GDPR and data security

How has the General Data Protection Regulation (GDPR) affected your firm during the past two years? It has been nearly that long since GDPR went into effect across Europe, applicable for any organizations handling the personal information of European citizens. Since that time, it appears to be performing well up to expectations.  Firms of all kinds find themselves in a new ecosystem in which the old way of doing business (as it pertains to consumer and user data) has become insufficient.

In GDPR’s first eight months alone, there were a reported 160,000 breach notifications across Europe.[1]  The Netherlands and Germany were the top two nations on this list, though France has imposed the greatest fines amount at a total of €51.1 million.  There have also been over 500 cases of cross-border data protection rights since the inception[2]; these and other cases will be examined by the European Commission this coming May.  And though there may yet be some businesses weighing the benefits of adhering to the new standards versus taking their business out of the region, for the most part there aren’t many holdouts.  On a national scale, only Greece, Portugal and Slovenia have not changed their data privacy regulation to meet GDPR requirements.

GDPR fines

According to research from Forrester, 190 fines and other penalties have been enforced as of February 2020.[3]  The largest fine to date has been €50 million, which the French data protection agency CNIL (Commission nationale de l'informatique) brought down on Google due to poor transparency and invalid consent obtained.  All it took for a German hospital to receive a €150k fine was an issue with the data of a single patient.  Indeed, the greatest number of fines has come down to lackluster security standards within an organization: how the data is handled, such as collecting in excess of need.  However, when a data breach is the culprit, the fines tend to be among the highest costs.  Misuse or imprudent handling of personal data have likewise resulted in higher penalties.  No wonder the regulations are generally touted as a success.

GDPR and data security

But GDPR is only going to be a harbinger in this realm, a pioneer in the booming expansion of consumer control over their own personally identifiable information (PII).

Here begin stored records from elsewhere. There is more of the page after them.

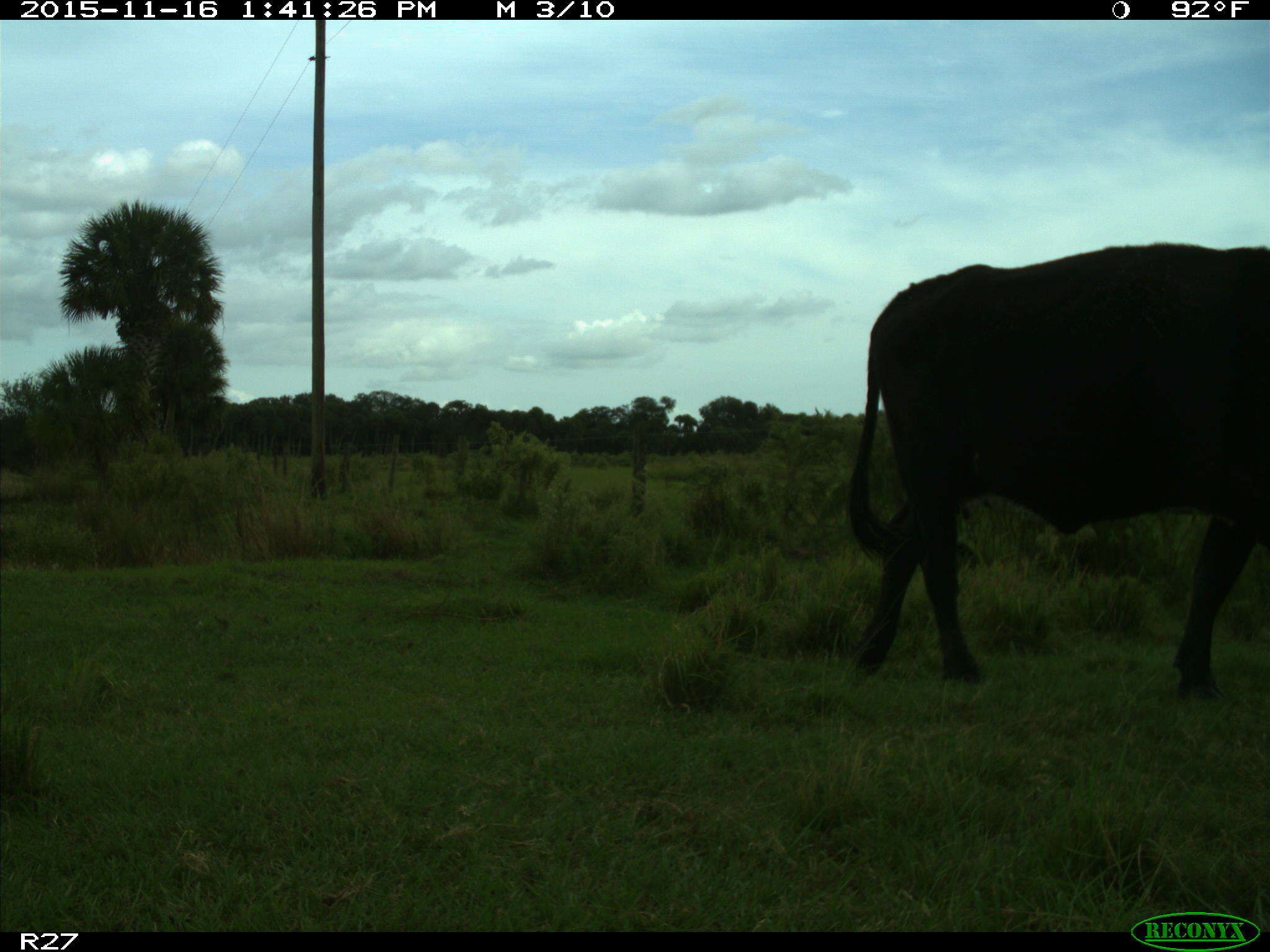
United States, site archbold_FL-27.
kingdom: Animalia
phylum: Chordata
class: Mammalia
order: Artiodactyla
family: Bovidae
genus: Bos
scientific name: Bos taurus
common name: domestic cow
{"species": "Bos taurus (domestic cow)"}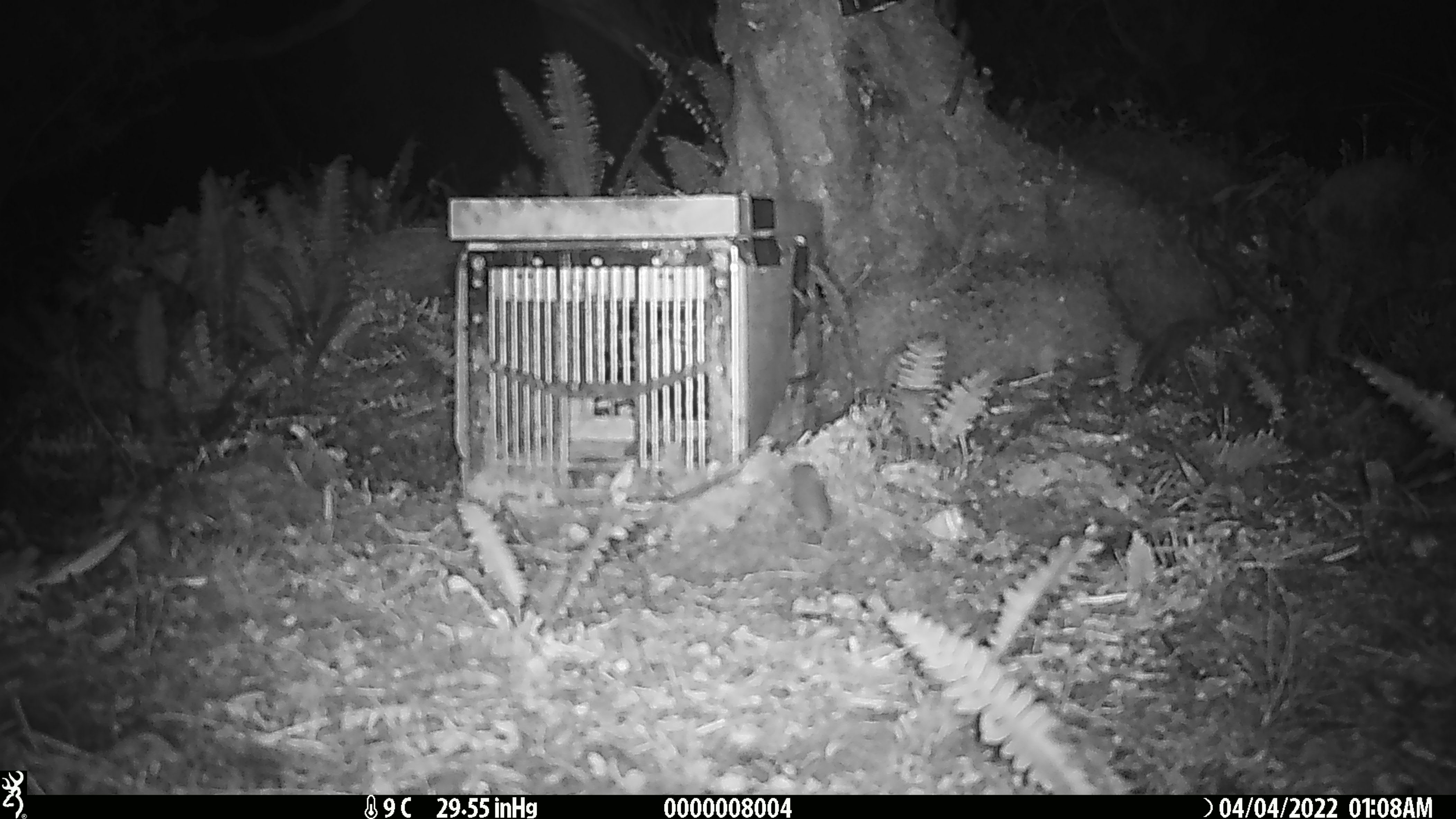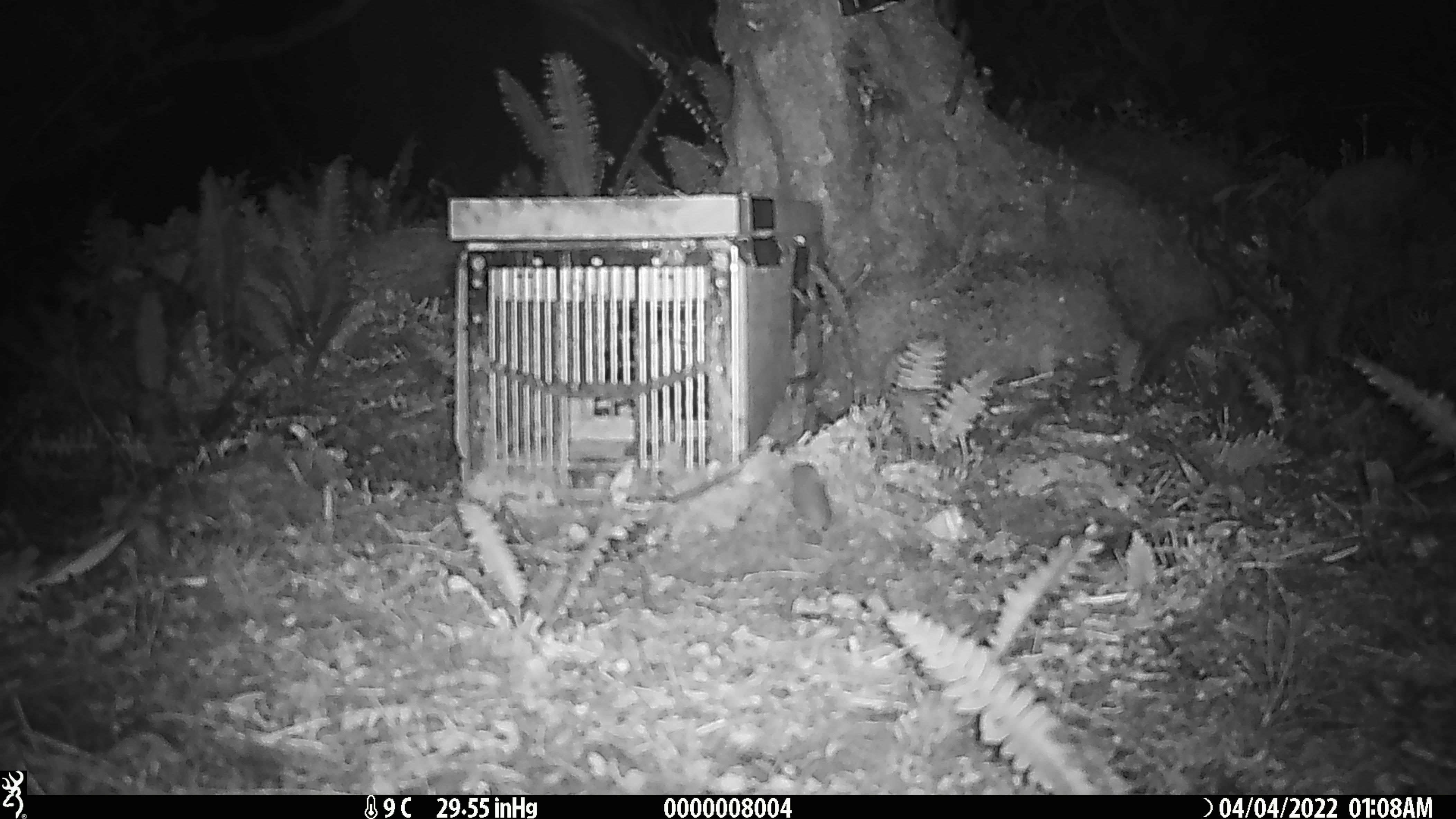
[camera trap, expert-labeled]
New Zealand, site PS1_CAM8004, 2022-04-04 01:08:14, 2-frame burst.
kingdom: Animalia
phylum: Chordata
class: Mammalia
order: Rodentia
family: Muridae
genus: Mus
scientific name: Mus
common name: mouse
Mouse (Mus).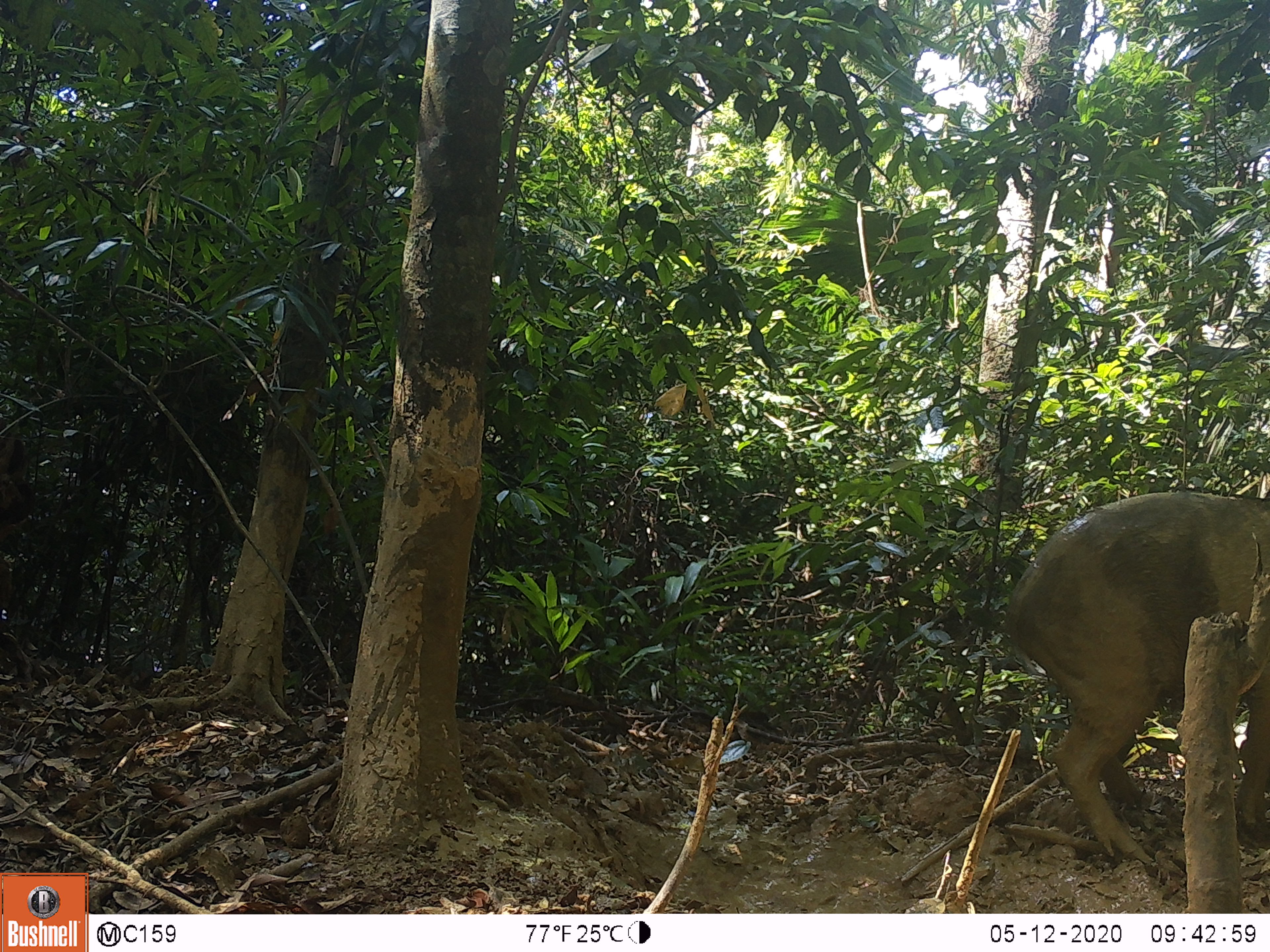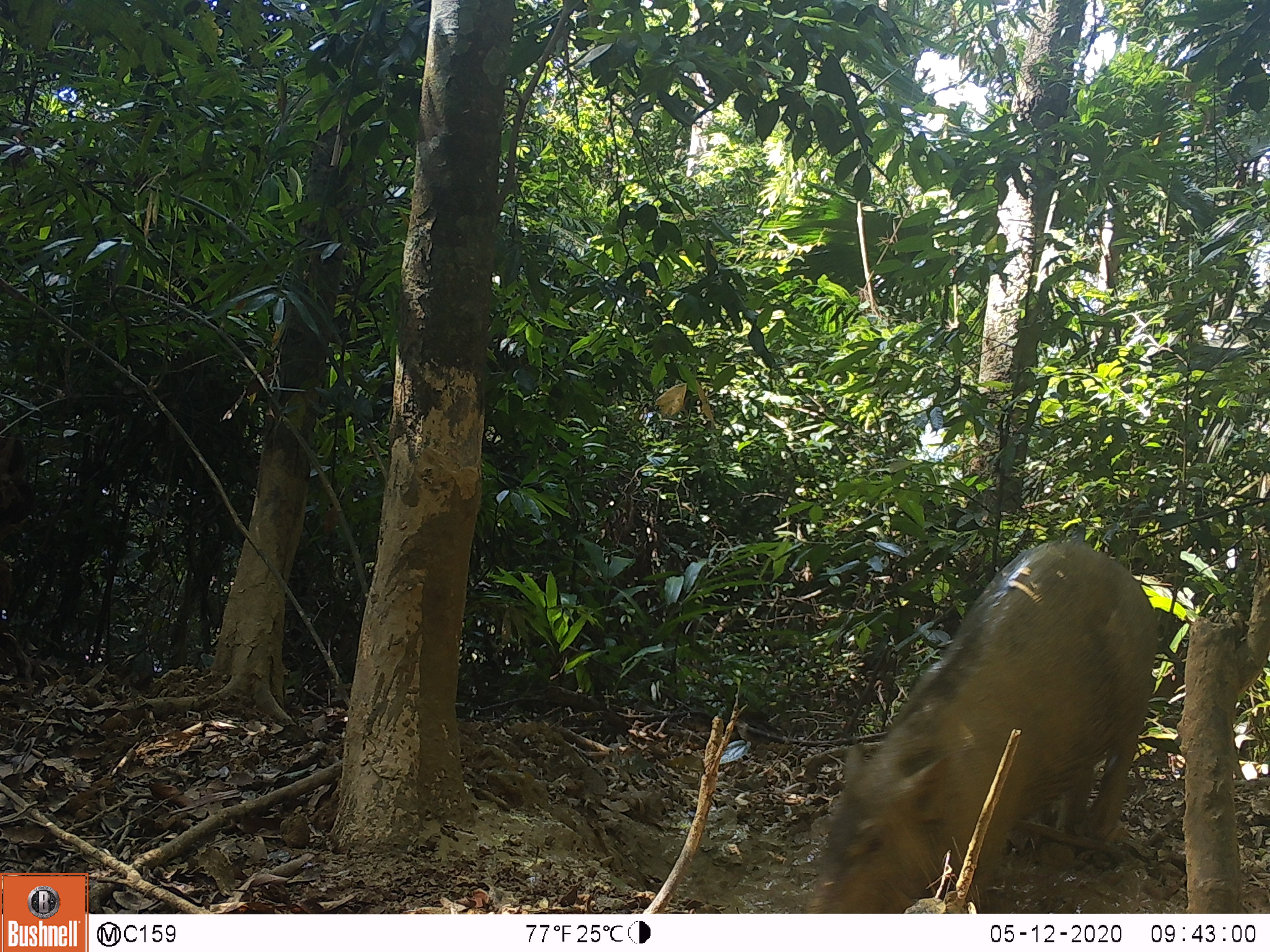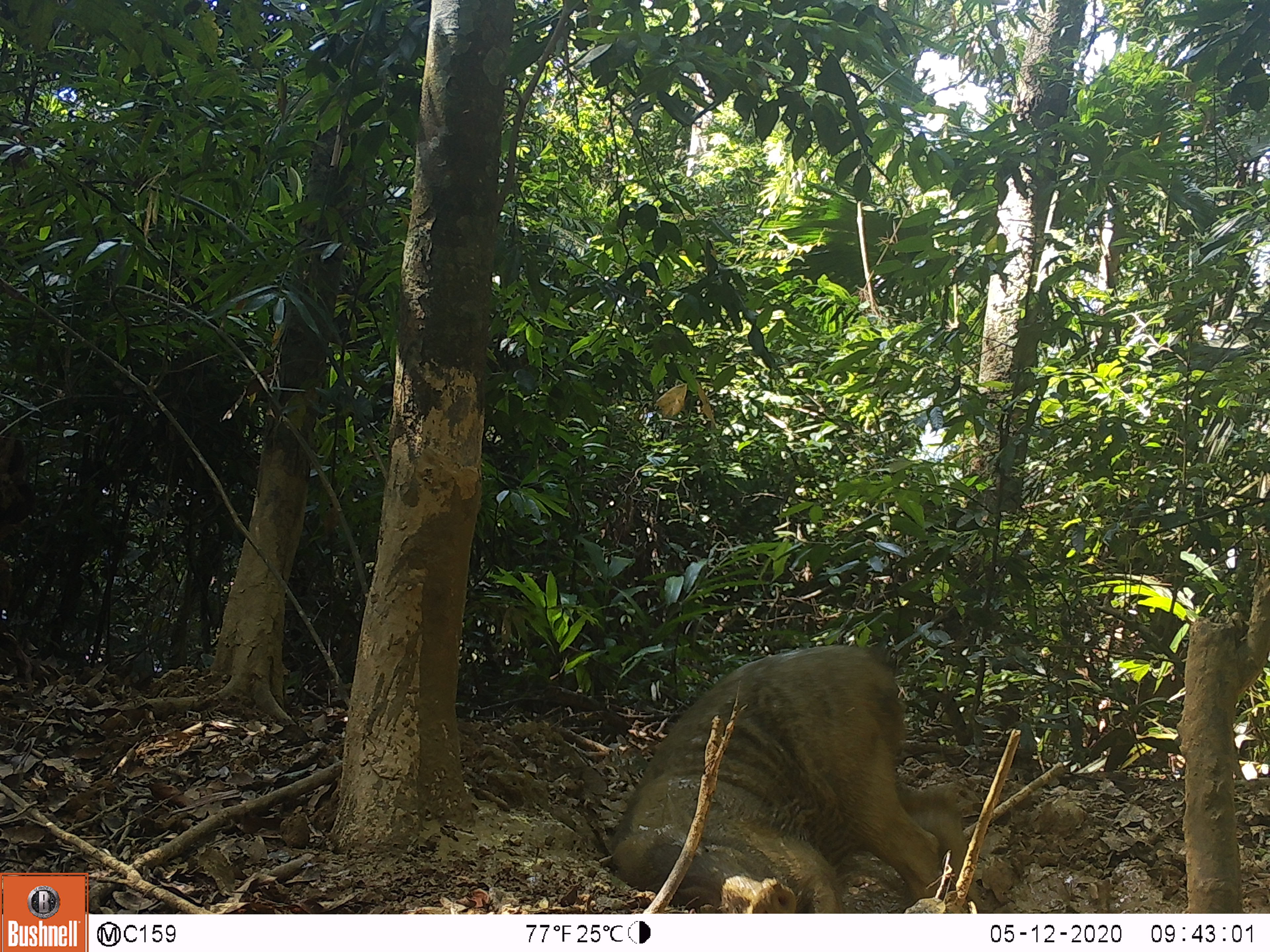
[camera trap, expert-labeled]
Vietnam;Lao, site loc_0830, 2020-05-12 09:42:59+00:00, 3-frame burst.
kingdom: Animalia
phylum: Chordata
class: Mammalia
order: Artiodactyla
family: Suidae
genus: Sus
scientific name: Sus scrofa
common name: eurasian wild pig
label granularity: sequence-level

What companies can access, use, and store is rapidly changing.  Data privacy laws have been passed around the world in GDPR’s wake, taking inspiration.  Even pre existing standards, like Canada’s PIPEDA (Personal Information Protection and Electronic Documents Act) from 2000, will need to consider how best to update for the modern environment.

Indeed in every industry and country, those who deal with sensitive data like this will need to recalibrate, if they haven’t already, how they approach data governance and all its associated risks.  If they don’t, they’ll likely be unprepared when their own government passes its own data protection regulations. 

This seems increasingly probable to occur.  Already the California Consumer Privacy Act (CCPA), GDPR’s younger American cousin, has taken effect as of January, the first comprehensive data privacy law of this kind in the US.  California’s Attorney General will have the authority come July to enforce the new rules and levy penalties for those entities that mishandle the personal data of Californians.  Although the regulation may not go as far as GDPR, their spirit and goals are the same.  California residents will gain greater control over their PII and how it is handled.

Is GDPR in the US yet?

There remains, meanwhile, no national standard in the US.  Until this changes, we can expect to see other states pass their own laws in emulation of these recent regulatory changes.   Last year, Nevada amended its existing data privacy regulations to give consumers an opt-out, like CCPA, of the sale of their personal information.  This past July, New York passed the SHIELD Act (Stop Hacks and Improve Electronic Data Security Act), effective as of this March, which also takes aim at curbing data breaches.  At the time, Dov Goldman, Director of Risk and Compliance at Panorays, told ISBuzz News, “NY regulates thousands of financial service firms that are headquartered or just have a presence in the state….In this regard, SHIELD may be to the US what GDPR has been for Europe.” 

In hindsight, the comparison may be more apt for CCPA, but the message is the same. The status quo of data governance is going extinct, or evolving to meet the new pressures of modern business and technology.